(Spatial reasoning rows)
★ ★ ★ ★ ★

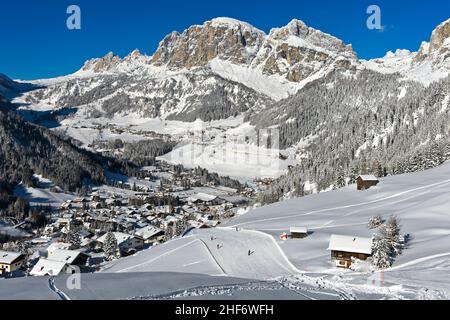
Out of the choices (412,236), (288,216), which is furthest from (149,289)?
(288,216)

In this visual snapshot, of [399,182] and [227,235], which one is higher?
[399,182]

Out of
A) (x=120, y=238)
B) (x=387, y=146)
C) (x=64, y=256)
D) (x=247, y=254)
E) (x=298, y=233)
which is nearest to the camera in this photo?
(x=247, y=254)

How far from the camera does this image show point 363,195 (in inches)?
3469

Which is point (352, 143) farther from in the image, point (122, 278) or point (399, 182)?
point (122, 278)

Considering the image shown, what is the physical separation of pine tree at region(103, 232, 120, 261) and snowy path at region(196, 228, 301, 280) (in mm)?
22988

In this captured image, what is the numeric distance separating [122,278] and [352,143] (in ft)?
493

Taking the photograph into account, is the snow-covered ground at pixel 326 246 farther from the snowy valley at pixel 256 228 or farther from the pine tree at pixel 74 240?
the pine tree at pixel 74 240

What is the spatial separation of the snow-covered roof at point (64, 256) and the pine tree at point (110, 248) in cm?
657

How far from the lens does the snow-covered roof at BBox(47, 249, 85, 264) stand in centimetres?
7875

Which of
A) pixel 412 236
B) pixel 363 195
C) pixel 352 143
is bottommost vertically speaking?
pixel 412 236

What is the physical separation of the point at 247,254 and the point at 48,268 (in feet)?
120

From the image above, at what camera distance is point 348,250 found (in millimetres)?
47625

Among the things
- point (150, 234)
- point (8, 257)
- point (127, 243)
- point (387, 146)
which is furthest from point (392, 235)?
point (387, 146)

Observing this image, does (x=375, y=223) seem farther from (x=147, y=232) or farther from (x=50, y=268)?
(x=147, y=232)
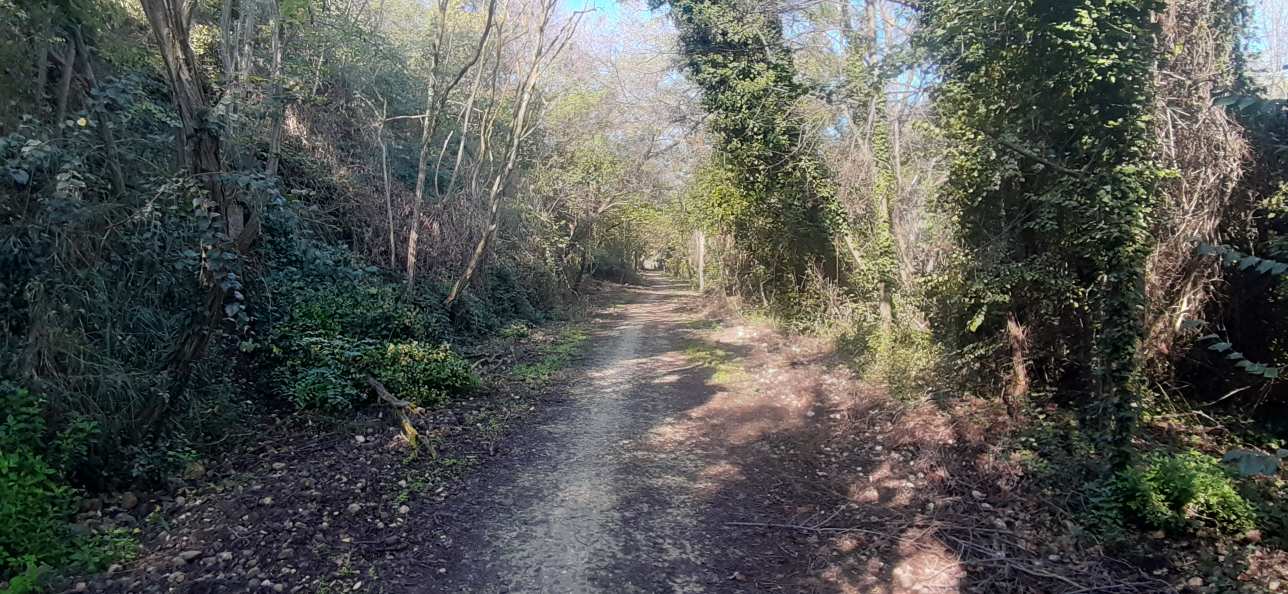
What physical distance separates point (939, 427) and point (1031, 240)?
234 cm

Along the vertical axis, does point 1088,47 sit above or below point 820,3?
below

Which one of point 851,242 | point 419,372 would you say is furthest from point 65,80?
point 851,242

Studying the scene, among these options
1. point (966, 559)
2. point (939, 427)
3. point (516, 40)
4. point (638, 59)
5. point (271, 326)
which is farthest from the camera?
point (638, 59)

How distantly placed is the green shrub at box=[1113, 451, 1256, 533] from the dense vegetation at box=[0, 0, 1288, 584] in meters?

★ ★ ★ ★ ★

[The problem]
Rewrite all the rows above with every "snow-covered roof" renamed to "snowy rooftop" and nothing else changed. Leave the pictures out of your answer.

[Exercise output]
Out of the choices (412,236), (288,216), which is furthest from (149,289)?
(288,216)

In this visual snapshot, of [399,182] and [227,235], which one is higher?
[399,182]

Out of
A) (x=120, y=238)
B) (x=387, y=146)
C) (x=64, y=256)
D) (x=247, y=254)
E) (x=298, y=233)
which is nearest to the camera in this photo?
(x=247, y=254)

How far from the camera does this image show point 363,195 (in inches)?
3469

Which is point (352, 143) farther from in the image, point (122, 278) or point (399, 182)?
point (122, 278)

Considering the image shown, what is the physical separation of pine tree at region(103, 232, 120, 261) and snowy path at region(196, 228, 301, 280) (in mm)?
22988

In this captured image, what is the numeric distance separating [122,278] and [352,143] (in ft)?
493

Taking the photograph into account, is the snow-covered ground at pixel 326 246 farther from the snowy valley at pixel 256 228 or farther from the pine tree at pixel 74 240?
the pine tree at pixel 74 240

What is the spatial separation of the snowy rooftop at point (64, 256) and the pine tree at point (110, 248) in cm?
657

How far from the lens does the snowy rooftop at BBox(47, 249, 85, 264) stand in centimetres?
7875

Which of
A) pixel 412 236
B) pixel 363 195
C) pixel 352 143
is bottommost vertically speaking?
pixel 412 236

What is the physical separation of the point at 247,254 and the point at 48,268 (in feet)?
120

From the image above, at what camera distance is point 348,250 found (in millimetres)?
47625

Among the things
- point (150, 234)
- point (8, 257)
- point (127, 243)
- point (387, 146)
which is furthest from point (392, 235)?
point (387, 146)

Observing this image, does (x=375, y=223) seem farther from (x=147, y=232) or farther from (x=50, y=268)?
(x=147, y=232)
What physical distance separates point (939, 427) and point (1031, 240)?
234 cm

Along the vertical axis, does point 1088,47 sit above or below point 820,3?
below

Which one of point 851,242 | point 419,372 would you say is furthest from point 65,80?
point 851,242

Studying the scene, among these options
1. point (966, 559)
2. point (939, 427)
3. point (516, 40)
4. point (638, 59)
5. point (271, 326)
which is farthest from the camera?
point (638, 59)

How distantly placed is the green shrub at box=[1113, 451, 1256, 533] from the dense vegetation at box=[0, 0, 1288, 584] in meters?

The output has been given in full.